Quote word for word the passage of the GMS board appointment announcement below between "Ms. McClure joined UPS" and "firm in Atlanta.", inclusive.

Extracted text:
*-*-*
For Immediate Release

 

GMS Appoints Teri McClure to the

Board of Directors

 

Tucker, GA (Business Wire) — April 25, 2019 GMS Inc. (NYSE: GMS), a leading North American specialty distributor of interior building products, announced today that its Board of Directors has appointed Teri P. McClure to serve as an independent member of the Board of Directors, effective April 23, 2019.

 

Ms. McClure is currently Chief Human Resources Officer and Senior Vice President, Labor at United Parcel Service, Inc. (NYSE: UPS).  She is also a member of the Management Committee which is responsible for setting strategy, profit and operating plans for UPS.

 

Ms. McClure joined UPS in 1995 and has served in various legal and operations positions, including Senior Vice President of Legal, Compliance and Public Affairs, General Counsel and Corporate Secretary from 2006 until assuming her current position in 2015. Prior to joining UPS, Ms. McClure practiced law with the Troutman Sanders law firm in Atlanta.

 

“We are pleased to welcome Teri to the GMS Board of Directors,” said Mike Callahan, President and CEO of GMS. We believe Teri’s extensive business experience and exceptional qualifications make her a great addition to our Board and we look forward to her significant and valuable contributions.”

 

Ms. McClure also serves on the Board of Directors for Lennar Corporation (NYSE: LEN and LEN.B), Heart for Africa and The Task Force for Global Health.

 

About GMS:

 

Founded in 1971, GMS operates a network of more than 245 distribution centers across the United States and Canada. GMS’s extensive product offering of wallboard, suspended ceilings systems, or ceilings, and complementary construction products is designed to provide a comprehensive one-stop-shop for our core customer, the interior contractor who installs these products in commercial and residential buildings.
*-*-*
Supplied records:
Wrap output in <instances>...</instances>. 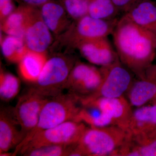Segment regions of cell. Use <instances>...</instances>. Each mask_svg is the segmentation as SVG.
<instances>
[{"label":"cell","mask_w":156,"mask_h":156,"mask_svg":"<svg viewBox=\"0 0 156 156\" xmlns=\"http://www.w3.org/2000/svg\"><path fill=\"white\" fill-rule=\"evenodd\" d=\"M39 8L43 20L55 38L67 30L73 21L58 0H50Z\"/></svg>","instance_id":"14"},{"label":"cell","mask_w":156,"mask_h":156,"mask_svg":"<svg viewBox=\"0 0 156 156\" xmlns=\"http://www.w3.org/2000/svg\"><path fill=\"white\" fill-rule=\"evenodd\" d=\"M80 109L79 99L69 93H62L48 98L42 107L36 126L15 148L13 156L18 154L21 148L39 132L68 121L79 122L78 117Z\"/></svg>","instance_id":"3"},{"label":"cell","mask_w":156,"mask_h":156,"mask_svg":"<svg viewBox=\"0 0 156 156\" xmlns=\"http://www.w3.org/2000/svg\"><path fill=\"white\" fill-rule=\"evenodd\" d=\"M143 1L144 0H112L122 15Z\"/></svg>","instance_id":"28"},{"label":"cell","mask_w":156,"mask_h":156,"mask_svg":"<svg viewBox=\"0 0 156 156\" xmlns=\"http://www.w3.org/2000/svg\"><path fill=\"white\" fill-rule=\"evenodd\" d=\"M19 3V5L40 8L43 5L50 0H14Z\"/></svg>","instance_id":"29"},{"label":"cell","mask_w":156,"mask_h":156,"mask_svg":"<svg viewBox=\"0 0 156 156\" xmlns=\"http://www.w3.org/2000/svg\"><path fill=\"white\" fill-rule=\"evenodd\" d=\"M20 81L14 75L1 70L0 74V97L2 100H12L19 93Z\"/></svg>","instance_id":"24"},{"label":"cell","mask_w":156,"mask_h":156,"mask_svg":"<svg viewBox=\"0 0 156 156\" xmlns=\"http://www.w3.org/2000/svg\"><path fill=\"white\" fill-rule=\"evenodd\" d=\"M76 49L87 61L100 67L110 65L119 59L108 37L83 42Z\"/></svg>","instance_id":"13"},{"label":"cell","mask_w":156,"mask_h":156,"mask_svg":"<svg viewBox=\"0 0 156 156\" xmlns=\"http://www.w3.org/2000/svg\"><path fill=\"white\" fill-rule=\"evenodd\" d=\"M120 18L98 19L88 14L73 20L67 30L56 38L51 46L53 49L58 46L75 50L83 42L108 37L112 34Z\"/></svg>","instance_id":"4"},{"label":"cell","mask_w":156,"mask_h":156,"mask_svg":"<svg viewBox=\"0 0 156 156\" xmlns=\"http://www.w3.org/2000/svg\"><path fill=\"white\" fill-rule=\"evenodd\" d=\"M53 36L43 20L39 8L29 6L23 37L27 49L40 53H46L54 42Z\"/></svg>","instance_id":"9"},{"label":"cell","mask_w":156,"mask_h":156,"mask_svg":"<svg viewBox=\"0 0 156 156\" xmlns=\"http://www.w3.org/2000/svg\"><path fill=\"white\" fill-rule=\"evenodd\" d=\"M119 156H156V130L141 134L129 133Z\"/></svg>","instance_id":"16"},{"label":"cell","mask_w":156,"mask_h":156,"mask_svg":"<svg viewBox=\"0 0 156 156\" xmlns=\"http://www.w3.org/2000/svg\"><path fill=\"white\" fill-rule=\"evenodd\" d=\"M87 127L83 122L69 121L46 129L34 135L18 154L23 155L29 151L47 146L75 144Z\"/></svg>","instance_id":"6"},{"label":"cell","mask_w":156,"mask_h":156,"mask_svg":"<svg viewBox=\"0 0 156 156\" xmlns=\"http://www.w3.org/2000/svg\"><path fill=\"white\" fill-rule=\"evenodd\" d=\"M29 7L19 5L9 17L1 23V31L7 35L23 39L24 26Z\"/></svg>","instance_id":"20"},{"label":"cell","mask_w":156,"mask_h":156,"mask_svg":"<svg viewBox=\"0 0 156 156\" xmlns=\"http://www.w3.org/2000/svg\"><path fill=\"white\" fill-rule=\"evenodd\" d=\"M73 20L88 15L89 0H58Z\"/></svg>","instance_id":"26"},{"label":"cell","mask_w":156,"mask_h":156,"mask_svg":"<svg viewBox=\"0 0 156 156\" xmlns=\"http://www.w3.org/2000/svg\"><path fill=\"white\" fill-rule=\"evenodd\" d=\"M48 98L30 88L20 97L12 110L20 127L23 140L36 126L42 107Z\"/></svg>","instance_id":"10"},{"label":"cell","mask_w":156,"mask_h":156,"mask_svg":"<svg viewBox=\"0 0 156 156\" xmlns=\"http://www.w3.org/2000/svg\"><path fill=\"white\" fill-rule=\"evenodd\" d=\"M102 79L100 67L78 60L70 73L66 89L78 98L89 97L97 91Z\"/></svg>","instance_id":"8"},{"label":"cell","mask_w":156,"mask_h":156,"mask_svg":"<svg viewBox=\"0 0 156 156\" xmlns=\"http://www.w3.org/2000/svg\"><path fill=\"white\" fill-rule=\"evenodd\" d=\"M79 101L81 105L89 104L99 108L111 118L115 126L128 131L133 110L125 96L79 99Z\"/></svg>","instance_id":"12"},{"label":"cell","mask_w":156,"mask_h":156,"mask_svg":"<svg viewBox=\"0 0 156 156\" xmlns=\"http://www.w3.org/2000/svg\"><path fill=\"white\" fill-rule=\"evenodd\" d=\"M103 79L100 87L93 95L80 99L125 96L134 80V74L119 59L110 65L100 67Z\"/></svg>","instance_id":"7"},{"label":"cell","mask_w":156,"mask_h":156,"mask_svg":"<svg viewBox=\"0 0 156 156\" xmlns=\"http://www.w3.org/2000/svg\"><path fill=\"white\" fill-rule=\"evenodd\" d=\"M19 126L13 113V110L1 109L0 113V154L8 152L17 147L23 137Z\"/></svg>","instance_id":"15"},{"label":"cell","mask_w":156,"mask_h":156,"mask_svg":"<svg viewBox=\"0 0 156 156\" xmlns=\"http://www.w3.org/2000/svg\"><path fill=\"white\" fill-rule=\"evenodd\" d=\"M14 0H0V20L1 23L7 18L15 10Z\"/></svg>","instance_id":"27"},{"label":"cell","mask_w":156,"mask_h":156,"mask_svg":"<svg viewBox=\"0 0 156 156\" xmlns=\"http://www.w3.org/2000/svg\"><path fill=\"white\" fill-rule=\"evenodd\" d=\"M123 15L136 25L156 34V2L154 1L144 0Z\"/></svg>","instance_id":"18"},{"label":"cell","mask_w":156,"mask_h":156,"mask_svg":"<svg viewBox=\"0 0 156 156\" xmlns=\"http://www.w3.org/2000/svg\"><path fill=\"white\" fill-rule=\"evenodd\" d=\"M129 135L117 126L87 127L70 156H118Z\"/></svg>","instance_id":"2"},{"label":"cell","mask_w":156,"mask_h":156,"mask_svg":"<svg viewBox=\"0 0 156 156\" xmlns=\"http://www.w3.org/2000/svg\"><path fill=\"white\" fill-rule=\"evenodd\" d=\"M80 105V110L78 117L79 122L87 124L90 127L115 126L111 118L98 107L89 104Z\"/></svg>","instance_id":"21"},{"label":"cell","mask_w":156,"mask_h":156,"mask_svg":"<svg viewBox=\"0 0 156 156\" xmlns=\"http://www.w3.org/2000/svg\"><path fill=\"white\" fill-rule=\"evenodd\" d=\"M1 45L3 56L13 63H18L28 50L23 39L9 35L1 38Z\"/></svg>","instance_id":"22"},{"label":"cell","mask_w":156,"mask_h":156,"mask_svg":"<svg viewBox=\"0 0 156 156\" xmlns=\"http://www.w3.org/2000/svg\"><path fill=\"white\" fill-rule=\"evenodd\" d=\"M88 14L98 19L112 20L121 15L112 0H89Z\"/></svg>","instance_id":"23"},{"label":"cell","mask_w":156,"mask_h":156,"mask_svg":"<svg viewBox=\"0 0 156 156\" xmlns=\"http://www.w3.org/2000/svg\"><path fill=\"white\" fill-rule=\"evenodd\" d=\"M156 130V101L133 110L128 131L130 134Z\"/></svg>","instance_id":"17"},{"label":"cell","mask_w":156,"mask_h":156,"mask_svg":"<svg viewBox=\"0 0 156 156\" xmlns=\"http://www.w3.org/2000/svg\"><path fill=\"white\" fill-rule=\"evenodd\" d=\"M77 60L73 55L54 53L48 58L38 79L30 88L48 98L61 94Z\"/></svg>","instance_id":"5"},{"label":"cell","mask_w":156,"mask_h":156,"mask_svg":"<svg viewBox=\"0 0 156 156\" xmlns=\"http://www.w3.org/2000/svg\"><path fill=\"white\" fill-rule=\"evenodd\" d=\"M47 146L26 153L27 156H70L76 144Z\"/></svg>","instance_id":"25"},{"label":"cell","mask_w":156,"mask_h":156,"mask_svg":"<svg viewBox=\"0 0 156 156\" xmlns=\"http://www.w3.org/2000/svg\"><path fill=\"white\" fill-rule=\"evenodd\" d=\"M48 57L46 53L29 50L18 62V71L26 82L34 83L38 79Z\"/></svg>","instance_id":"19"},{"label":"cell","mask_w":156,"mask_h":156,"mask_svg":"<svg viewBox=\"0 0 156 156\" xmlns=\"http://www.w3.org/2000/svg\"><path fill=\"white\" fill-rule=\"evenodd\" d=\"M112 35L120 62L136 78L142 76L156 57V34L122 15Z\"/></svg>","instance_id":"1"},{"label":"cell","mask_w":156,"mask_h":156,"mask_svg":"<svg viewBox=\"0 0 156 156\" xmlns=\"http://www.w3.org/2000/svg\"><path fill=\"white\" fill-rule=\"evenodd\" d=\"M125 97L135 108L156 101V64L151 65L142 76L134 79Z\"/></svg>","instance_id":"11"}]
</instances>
*-*-*
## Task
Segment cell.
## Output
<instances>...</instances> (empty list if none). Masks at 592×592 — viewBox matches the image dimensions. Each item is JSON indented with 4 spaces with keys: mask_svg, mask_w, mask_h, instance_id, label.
*-*-*
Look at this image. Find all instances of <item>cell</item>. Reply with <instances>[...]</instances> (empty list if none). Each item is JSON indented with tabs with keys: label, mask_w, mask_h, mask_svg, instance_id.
*-*-*
Worked solution:
Ms. McClure joined UPS in 1995 and has served in various legal and operations positions, including Senior Vice President of Legal, Compliance and Public Affairs, General Counsel and Corporate Secretary from 2006 until assuming her current position in 2015. Prior to joining UPS, Ms. McClure practiced law with the Troutman Sanders law firm in Atlanta.